══ EXTRAIT DU DOCUMENT ══

Ce qui va toucher le corps et éventuellement tel ou tel namshé ne touche pas obligatoirement l'ensemble de l'être. Les tibétains (avant la conquête chinoise) considéraient que certaines personnes présentaient toute l'apparence de la vie, bien qu'étant déjà mortes, ce que nous appelons "esprit" par abus de langage dans ce contexte étant déjà "ailleurs", bien que la personne vive, marche, vaque à ses occupations, etc. Je ne dis pas que c'était la position des théologiens de haut niveau, mais c'était une croyance répandue. [Pour plus de détails, et surtout un exposé mieux fait, voir la seconde partie de l'étude d'Alexandra David-Néel, "Immortalité et réincarnation", Plon, 1961, et Ed. du Rocher, 1978, partie consacrée aux conceptions bouddhistes tibétaines en cette matière.]
La troisième hypothèse est celle de la triade corps-esprit-âme. Cette triade, pendant la vie matérielle de l'être, est indissolublement liée (même si on fait appel à la "corde d'argent", il s'agit bien d'un lien). Pour reprendre le parallèle avec l'ordinateur, le corps serait le matériel, l'esprit correspondrait à l'OS qui rend exploitable le matériel, et l'âme à l'ensemble des applications qui, grâce à cet OS et à ce matériel, peuvent tourner sur la machine. Une structure par couches, en somme. Il serait illusoire de séparer une des couches de l'autre, du moins si on veut que les applications continuent de fonctionner. Tout bug, matériel ou logiciel, perturbera donc complètement le fonctionnement global du système, sans pour autant qu'une application donnée soit détruite ni modifiée pour autant. Si mon processeur flambe, par exemple, Word peut parfaitement être potentiellement intact, mais tant que je n'aurai pas remplacé le processeur, tout se passera comme si Word était H.S. De même si Windows plante (cas trop fréquent…), il suffit de le réinstaller pour que ca redémarre (parfois...). Pour poursuivre la comparaison, Word est une application relativement indépendante de la machine, comme l'est l'âme dans l'hypothèse de la transmigration ou de la réincarnation. On pourrait dire, en souriant, que l'âme est "portable"!

═══
══ MATÉRIEL FOURNI ══

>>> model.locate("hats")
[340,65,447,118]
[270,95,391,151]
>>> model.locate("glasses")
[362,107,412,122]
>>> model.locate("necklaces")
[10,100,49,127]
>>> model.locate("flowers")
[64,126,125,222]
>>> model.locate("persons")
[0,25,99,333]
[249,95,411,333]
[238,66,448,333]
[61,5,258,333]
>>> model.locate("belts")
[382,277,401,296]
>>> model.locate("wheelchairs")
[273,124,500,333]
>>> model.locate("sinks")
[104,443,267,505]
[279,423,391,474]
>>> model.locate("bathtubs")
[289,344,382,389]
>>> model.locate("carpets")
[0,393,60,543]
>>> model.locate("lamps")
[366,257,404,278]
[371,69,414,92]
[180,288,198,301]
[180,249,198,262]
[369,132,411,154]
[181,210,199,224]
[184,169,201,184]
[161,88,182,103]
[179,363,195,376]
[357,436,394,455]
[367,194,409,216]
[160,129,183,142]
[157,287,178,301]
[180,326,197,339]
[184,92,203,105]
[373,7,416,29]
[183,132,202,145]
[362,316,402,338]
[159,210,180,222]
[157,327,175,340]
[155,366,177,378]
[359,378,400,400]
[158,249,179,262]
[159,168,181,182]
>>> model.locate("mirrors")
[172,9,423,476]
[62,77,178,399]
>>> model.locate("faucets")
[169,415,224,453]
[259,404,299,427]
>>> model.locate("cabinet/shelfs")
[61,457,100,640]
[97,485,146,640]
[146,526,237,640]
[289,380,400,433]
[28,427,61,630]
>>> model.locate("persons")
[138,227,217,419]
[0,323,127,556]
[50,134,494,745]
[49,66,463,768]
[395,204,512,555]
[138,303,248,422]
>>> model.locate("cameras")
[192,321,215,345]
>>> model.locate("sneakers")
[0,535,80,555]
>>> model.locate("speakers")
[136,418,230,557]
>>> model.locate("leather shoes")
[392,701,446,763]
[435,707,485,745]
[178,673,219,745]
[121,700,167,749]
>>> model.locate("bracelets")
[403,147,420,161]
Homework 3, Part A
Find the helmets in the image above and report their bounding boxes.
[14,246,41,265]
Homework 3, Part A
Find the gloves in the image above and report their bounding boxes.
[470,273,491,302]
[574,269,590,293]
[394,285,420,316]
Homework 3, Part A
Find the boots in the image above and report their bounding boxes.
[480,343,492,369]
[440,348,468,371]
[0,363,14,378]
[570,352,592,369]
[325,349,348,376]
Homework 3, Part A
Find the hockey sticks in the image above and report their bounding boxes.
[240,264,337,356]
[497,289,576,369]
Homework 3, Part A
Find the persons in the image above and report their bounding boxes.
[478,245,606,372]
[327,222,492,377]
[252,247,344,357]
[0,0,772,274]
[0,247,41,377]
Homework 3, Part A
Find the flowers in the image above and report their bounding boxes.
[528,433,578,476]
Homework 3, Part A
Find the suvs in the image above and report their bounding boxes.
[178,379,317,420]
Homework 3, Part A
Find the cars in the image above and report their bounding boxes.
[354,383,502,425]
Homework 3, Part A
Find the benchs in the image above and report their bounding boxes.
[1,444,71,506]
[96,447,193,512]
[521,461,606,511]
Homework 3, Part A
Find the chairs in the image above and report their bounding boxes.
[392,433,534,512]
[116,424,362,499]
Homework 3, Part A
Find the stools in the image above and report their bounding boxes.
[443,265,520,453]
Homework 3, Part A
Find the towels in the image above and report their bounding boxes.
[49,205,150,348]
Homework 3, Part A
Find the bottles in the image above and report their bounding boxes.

═══

- _VOTRE OBJECTIF_
Poursuivez l'extrait sur le corps, l'esprit et l'âme à partir de la phrase qui dit que l'âme est « portable ».

- _RÉPONSE À LA CONSIGNE_
Je suis bien conscient des faiblesses de ces hypothèses, qui ne sont que cela et rien de plus. Mais après tout, pourquoi ne pas les exposer, on ne va pas me manger pour autant … Et elles présentent des cas de figure qui contourneraient, au moins dans une certaine mesure, à la fois votre objection, et à la fois la manière dont notre ami Gene voit la "séparabilité" de l'esprit et du corps (pour ce qui est de moi, je préfère la structure en triade, et non la structure dualiste. Mais c'est affaire d'options personnelles), séparabilité qui, à mon avis, ne se manifeste, de toute façon, en aucun cas sauf au moment de la mort physique.